In [1]:
import pandas as pd
import numpy as np
import glob
import matplotlib.pylab as plt
from pyspark import SparkContext, SparkConf
from pyspark.sql import SQLContext, Row
from pyspark.sql.types import StructType, StructField, IntegerType, TimestampType, DoubleType, StringType, LongType
from pyspark.sql.functions import to_utc_timestamp, unix_timestamp, from_unixtime
%matplotlib inline

Spark must load the JARs that contain the Pravega Hadoop Connector, Pravega Client, and UTF8StringSerializer.

In [2]:
conf = SparkConf()
conf.set("spark.jars", "/notebooks/work/iiotdemo-sparkprocessor-0.2.0-SNAPSHOT-all.jar")
conf.setMaster('local[2]')

<pyspark.conf.SparkConf at 0x7f1f20fd8cc0>

In [3]:
sc = SparkContext.getOrCreate(conf=conf)
sql_sc = SQLContext(sc)

Create an RDD of strings from JSON events in a Pravega stream.

In [15]:
rdd = sc.newAPIHadoopRDD(
    inputFormatClass='io.pravega.connectors.hadoop.PravegaInputFormat',
    keyClass='io.pravega.connectors.hadoop.EventKey',
    valueClass='java.lang.String',
    conf={
        'pravega.scope': 'iot1',
        'pravega.stream': 'data',
        'pravega.uri': 'tcp://10.246.21.230:9090',
        'pravega.deserializer': 'io.pravega.example.iiotdemo.sparkprocessor.UTF8StringSerializer',
    },
)

Read Pravega events without specifying a schema.

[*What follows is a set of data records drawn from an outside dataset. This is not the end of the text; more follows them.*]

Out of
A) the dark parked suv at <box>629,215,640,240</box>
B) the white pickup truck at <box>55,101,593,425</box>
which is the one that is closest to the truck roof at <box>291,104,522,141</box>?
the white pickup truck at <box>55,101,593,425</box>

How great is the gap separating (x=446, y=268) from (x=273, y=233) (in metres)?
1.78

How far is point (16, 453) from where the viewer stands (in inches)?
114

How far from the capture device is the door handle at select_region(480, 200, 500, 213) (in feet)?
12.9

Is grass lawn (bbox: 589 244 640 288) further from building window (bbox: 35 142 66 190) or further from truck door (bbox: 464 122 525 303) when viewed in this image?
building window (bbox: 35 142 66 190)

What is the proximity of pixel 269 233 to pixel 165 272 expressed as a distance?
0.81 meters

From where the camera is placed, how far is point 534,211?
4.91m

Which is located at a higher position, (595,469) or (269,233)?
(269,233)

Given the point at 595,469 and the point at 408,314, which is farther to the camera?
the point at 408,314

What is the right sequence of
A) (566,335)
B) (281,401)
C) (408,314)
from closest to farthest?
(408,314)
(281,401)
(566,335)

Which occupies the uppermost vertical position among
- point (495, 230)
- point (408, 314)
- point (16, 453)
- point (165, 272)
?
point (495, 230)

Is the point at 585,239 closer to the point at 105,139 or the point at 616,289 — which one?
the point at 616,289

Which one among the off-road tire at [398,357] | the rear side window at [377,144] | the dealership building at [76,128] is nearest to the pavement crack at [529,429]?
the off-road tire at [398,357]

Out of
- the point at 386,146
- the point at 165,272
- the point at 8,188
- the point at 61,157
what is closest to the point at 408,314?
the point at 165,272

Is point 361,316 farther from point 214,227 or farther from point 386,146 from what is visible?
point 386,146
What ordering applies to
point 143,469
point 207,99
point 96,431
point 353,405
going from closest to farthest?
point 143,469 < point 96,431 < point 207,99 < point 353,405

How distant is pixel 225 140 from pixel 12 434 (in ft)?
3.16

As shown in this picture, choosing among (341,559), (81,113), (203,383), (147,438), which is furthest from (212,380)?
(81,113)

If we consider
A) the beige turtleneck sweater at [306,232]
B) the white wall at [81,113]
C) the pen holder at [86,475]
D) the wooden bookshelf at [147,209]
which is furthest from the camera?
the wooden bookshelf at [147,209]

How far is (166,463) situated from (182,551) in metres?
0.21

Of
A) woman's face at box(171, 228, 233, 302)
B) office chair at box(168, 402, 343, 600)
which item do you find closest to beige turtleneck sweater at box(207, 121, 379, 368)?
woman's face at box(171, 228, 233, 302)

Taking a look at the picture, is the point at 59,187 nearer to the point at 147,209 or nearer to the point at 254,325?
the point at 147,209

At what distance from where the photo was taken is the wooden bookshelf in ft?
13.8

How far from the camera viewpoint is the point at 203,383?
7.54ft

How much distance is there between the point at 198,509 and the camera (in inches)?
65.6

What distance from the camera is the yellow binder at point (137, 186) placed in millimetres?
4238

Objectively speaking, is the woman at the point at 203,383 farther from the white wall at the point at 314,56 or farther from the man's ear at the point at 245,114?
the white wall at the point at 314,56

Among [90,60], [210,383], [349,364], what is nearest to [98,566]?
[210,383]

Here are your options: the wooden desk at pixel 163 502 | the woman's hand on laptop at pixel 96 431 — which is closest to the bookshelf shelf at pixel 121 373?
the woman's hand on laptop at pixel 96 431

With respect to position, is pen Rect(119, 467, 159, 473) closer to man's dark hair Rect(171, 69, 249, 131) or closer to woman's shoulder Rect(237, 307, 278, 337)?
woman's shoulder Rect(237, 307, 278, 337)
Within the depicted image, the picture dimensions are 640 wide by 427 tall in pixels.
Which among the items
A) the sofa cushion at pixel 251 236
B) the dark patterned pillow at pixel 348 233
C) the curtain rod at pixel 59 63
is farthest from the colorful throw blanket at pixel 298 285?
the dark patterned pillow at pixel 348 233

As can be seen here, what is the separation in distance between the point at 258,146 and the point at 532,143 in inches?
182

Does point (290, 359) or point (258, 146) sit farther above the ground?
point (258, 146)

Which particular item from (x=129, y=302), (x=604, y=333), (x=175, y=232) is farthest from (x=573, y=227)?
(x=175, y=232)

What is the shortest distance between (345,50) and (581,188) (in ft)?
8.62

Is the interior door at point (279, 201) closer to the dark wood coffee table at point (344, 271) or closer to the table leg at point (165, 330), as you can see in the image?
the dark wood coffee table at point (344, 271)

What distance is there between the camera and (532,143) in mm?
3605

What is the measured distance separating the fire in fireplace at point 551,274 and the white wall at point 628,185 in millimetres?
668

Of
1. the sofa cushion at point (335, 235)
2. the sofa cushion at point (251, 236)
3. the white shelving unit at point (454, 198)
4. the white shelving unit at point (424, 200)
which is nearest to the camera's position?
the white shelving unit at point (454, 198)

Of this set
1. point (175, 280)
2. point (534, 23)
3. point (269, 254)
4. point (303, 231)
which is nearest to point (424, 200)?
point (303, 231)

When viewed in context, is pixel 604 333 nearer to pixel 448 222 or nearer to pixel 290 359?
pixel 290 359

This performs two passes on the data.

In [5]:
%%time
df = sql_sc.read.json(rdd.values())
df.show()

+---------+----------+-----------+------------------+-------------+------------------+-----------------+
|device_id|event_type|remote_addr|      temp_celsius|    timestamp|        vibration1|       vibration2|
+---------+----------+-----------+------------------+-------------+------------------+-----------------+
|     0002|      temp|  127.0.0.1|23.447554062011953|1526594516113|              null|             null|
|     0001|      temp|  127.0.0.1| 37.22421743210678|1526594516112|              null|             null|
|     0002| vibration|  127.0.0.1|              null|1526594516113|2965.9755406201193|6031.951081240239|
|     0001| vibration|  127.0.0.1|              null|1526594516112| 3103.742174321068|6307.484348642136|
|     0002|      temp|  127.0.0.1| 23.39155667180122|1526594517127|              null|             null|
|     0002| vibration|  127.0.0.1|              null|1526594517127|2965.4155667180116|6030.831133436023|
|     0001|      temp|  127.0.0.1| 37.14044473638414|15

View the generated schema.

In [6]:
df.schema

StructType(List(StructField(device_id,StringType,true),StructField(event_type,StringType,true),StructField(remote_addr,StringType,true),StructField(temp_celsius,DoubleType,true),StructField(timestamp,LongType,true),StructField(vibration1,DoubleType,true),StructField(vibration2,DoubleType,true)))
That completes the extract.